Organ transplantation is often a life-saving intervention whose success is mediated by the host's immune system. Immune-mediated rejection of an organ transplant destroys the transplanted organ or tissue and can be fatal.

While immunosuppressants are routinely used to mitigate host graft rejection, nonspecific inhibition of the immune system is associated with serious adverse side effects. Specific immunomodulatory therapies using Treg and Breg cells have induced immune tolerance in transplanted organs, but with limited success.

Now, a multidisciplinary team of researchers led by Jayachandran Kizhakkedathu at the University of British Columbia (UBC) and Jonathan Choy at Simon Fraser University (SFU) along with collaborators from Northwestern University have found a way to reduce organ rejection following transplant by using a special polymer to coat blood vessels on the organ to be transplanted.

The polymer, developed by Kizhakkedathu and his team at UBC, substantially diminished rejection of transplants in mice when tested by collaborators at SFU and Northwestern University. The team published their findings on August 9, 2021, in Nature Biomedical Engineering.

Kizhakkedathu is professor of Pathology and Laboratory Medicine at UBC where his team develops blood-compatible multivalent polymer glycoconjugates and surfaces for cell targeting purposes. Jonathan Choy is an associate professor at SFU, where he studies T-cell biology and nitric oxide signaling.

The endothelium is the first point of contact between the graft recipient and the transplanted organ. In the organs, the endothelium is protected with a coating of a special sugar (glycocalyx) that suppresses the immune system's reaction. However, in the process of procuring organs for transplantation, there is breakdown of the glycocalyx and loss of endothelial integrity, leading to release of inflammatory molecules like chemokines.

Kizhakkedathu and his team sought to minimize organ rejection by rebuilding and rescuing the functional glycocalyx barrier via a cell-surface engineering (CSE) approach.

The team at UBC attached functionalized polymers to the endothelial surface through a chemo-enzymatic "Q-tag" conjugation strategy using guinea pig liver tissue transglutaminase.

The polymer scaffold was made with linear polyglycerol (LPG) which was found to be highly hydrophilic, biocompatible and nonimmunogenic. A glycocalyx mimic was made by functionalizing the Q-tagged LPG with sialyl lactose to increase the immunosuppressive action of the engineered polymer.

Speaking to Bioworld Science, Choy said that "We were amazed by the ability of this new technology to prevent rejection in our studies. To be honest, the level of protection was unexpected."

The engineered glycocalyx was successfully able to provide both vascular protection as well as localized immune suppression. This early inhibition of inflammation via localized immune suppression during the cold storage of the organ is long-lasting, and according to Choy, "it can potentially prevent acute and chronic rejection post-transplantation."

Choy further explained that the best part about the CSE technology is that "we can apply it during organ procurement and preservation ex vivo under current clinical protocols (for both static and perfusion-based organ storage conditions) without the need for systemic exposure in the actual patient. Moreover, this is a simple protocol and, as such, should be easily used in a clinical setting."

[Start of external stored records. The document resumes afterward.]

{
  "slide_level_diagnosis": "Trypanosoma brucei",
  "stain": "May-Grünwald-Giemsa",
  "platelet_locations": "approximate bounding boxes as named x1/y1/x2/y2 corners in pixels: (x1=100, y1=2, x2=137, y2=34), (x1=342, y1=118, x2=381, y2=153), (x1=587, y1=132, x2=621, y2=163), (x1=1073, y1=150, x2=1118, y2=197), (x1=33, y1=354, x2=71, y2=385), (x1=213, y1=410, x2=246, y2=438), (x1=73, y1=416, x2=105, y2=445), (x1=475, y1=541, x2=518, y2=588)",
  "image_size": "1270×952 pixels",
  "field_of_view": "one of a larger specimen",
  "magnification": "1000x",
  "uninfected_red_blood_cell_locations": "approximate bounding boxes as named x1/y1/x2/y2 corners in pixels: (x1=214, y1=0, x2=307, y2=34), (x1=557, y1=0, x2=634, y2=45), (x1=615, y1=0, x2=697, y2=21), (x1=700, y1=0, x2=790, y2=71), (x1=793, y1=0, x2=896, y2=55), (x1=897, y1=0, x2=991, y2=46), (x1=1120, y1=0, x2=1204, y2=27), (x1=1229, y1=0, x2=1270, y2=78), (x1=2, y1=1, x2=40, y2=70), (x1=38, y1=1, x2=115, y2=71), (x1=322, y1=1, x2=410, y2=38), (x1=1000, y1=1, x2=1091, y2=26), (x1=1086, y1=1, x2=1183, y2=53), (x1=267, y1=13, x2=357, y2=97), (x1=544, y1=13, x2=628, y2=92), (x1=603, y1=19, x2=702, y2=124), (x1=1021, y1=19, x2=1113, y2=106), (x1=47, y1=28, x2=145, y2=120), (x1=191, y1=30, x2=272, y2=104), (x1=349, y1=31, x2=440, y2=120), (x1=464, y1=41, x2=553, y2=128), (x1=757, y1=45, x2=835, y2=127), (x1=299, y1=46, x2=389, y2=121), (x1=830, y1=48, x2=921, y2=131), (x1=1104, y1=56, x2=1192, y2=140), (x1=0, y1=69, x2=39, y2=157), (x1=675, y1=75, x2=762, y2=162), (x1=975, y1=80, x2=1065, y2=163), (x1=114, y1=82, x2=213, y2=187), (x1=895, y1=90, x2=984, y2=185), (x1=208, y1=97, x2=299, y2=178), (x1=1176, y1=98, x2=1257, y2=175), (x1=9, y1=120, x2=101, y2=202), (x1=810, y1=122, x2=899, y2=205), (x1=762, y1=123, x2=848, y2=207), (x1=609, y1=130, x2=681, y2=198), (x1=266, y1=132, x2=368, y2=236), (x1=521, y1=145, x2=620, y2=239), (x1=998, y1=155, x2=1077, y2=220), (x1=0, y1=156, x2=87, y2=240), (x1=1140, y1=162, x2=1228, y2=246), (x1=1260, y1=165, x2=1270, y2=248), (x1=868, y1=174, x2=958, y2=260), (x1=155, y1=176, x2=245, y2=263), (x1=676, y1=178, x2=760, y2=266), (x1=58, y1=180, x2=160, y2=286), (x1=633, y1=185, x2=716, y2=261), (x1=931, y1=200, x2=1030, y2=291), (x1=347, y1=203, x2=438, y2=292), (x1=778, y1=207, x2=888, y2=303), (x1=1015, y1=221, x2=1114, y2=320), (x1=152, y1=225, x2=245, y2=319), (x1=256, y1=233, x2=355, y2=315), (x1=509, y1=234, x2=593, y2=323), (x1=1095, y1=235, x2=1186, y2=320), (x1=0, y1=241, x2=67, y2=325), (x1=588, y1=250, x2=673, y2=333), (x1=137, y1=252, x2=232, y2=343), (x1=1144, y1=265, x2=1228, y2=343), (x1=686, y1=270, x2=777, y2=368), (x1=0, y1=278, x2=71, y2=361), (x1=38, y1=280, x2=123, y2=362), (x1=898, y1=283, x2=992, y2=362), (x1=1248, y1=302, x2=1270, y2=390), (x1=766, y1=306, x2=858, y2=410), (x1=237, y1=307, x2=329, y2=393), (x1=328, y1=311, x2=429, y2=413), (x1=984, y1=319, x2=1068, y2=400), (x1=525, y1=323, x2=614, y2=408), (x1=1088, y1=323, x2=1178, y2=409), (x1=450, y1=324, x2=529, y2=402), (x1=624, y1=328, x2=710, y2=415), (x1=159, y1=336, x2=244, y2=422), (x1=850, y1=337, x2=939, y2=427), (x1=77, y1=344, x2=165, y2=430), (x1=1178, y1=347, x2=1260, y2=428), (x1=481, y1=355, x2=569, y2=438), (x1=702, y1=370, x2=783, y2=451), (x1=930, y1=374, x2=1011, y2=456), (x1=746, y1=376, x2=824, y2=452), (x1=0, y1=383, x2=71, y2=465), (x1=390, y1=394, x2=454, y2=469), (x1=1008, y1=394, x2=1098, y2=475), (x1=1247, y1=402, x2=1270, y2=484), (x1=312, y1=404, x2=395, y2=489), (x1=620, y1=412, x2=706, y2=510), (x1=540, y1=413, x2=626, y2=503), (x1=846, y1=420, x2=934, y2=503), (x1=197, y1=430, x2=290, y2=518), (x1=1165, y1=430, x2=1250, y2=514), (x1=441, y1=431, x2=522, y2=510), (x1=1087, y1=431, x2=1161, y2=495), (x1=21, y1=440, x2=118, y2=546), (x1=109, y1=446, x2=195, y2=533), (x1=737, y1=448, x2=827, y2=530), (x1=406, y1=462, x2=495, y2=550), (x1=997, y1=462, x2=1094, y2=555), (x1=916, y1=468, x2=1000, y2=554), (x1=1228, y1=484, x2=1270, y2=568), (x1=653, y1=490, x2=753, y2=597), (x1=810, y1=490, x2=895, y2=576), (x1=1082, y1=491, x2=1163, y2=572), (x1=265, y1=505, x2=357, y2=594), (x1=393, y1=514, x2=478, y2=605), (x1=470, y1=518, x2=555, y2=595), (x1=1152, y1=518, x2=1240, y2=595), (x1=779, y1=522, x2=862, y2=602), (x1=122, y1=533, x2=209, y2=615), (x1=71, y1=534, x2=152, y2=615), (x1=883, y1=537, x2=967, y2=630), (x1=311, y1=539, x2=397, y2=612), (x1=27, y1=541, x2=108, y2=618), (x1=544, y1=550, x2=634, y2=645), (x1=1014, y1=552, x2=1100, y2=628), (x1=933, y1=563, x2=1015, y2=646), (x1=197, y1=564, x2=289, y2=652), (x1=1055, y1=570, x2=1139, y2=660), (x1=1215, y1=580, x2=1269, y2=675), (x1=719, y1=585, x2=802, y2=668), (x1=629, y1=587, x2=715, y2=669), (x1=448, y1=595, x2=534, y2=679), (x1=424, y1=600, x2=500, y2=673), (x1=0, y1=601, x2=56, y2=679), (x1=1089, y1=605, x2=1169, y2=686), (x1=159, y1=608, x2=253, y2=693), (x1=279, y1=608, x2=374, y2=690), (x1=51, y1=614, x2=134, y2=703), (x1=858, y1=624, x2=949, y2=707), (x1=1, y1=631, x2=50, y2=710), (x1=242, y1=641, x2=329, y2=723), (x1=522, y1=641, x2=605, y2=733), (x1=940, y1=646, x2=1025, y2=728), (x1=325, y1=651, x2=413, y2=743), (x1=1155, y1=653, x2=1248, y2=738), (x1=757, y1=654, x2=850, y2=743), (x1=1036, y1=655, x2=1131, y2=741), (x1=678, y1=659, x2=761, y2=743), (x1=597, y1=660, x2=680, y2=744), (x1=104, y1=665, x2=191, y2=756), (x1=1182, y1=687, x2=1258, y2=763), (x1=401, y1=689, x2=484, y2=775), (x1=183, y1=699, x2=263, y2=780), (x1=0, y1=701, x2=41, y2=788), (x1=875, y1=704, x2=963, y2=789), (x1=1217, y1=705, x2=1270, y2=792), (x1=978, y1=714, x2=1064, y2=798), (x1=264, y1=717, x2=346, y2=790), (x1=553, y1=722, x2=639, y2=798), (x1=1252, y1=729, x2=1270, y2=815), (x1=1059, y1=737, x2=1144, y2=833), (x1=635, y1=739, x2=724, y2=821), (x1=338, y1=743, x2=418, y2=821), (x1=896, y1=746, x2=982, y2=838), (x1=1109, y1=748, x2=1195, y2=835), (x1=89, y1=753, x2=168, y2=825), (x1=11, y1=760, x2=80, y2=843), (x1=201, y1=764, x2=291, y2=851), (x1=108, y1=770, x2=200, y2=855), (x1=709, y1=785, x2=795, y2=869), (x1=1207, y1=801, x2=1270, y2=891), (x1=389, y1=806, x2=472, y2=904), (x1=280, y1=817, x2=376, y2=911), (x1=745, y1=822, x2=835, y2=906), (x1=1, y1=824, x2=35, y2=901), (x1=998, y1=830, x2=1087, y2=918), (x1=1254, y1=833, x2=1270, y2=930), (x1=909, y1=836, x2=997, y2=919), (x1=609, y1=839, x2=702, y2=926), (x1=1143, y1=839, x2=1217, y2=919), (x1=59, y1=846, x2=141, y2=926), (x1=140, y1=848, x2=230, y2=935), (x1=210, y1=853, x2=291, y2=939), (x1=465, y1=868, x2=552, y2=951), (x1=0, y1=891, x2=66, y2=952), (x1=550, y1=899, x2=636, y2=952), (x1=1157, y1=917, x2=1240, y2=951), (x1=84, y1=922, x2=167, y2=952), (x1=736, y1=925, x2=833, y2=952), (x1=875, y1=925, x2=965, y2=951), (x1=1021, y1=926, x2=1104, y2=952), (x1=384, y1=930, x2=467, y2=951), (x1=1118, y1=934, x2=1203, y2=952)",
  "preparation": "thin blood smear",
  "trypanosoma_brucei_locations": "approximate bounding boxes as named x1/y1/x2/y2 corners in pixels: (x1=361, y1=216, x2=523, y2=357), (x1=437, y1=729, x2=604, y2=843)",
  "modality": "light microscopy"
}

Choy, however, warns that several other studies would be required before a workable technology for clinical use is developed. For example, Choy points out that the human population is expected to show "much more heterogeneity in the immune system and any such heterogeneity is expected to affect efficacy at a population level. Further, our mice models lack the memory cells present in the human system that play an important role in tolerance induction and allograft rejection".

However, the fact that the engineered glycocalyx was also effective at reducing organ failure in more complex models, such as in a mouse model of kidney ischemia reperfusion injury as well as in allogeneic kidney transplantation, increases confidence about the "success of this technology in humans," added Choy.

Choy indicated that his team would next work on elucidating the mechanism of the immunosuppressive effect exerted by the engineered glycocalyx. He concluded by saying that the study was a testament to the collaborative interdisciplinary work that spanned across multiple groups in different institutions and was completed under "challenging conditions during the pandemic."